+++ Information shown +++
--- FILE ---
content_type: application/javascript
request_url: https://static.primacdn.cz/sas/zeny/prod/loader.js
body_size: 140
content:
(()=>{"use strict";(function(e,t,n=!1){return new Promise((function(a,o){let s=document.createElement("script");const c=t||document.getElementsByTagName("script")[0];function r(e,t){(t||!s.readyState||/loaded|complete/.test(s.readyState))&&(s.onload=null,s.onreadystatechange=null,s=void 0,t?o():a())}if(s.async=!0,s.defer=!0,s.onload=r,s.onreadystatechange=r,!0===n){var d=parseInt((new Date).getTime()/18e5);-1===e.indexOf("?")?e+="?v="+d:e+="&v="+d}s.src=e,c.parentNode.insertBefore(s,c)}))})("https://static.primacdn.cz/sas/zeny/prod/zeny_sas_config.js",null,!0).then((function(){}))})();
+++
Each line above needs to be repeated exactly, with nothing omitted.

- Expected answer:
--- FILE ---
content_type: application/javascript
request_url: https://static.primacdn.cz/sas/zeny/prod/loader.js
body_size: 140
content:
(()=>{"use strict";(function(e,t,n=!1){return new Promise((function(a,o){let s=document.createElement("script");const c=t||document.getElementsByTagName("script")[0];function r(e,t){(t||!s.readyState||/loaded|complete/.test(s.readyState))&&(s.onload=null,s.onreadystatechange=null,s=void 0,t?o():a())}if(s.async=!0,s.defer=!0,s.onload=r,s.onreadystatechange=r,!0===n){var d=parseInt((new Date).getTime()/18e5);-1===e.indexOf("?")?e+="?v="+d:e+="&v="+d}s.src=e,c.parentNode.insertBefore(s,c)}))})("https://static.primacdn.cz/sas/zeny/prod/zeny_sas_config.js",null,!0).then((function(){}))})();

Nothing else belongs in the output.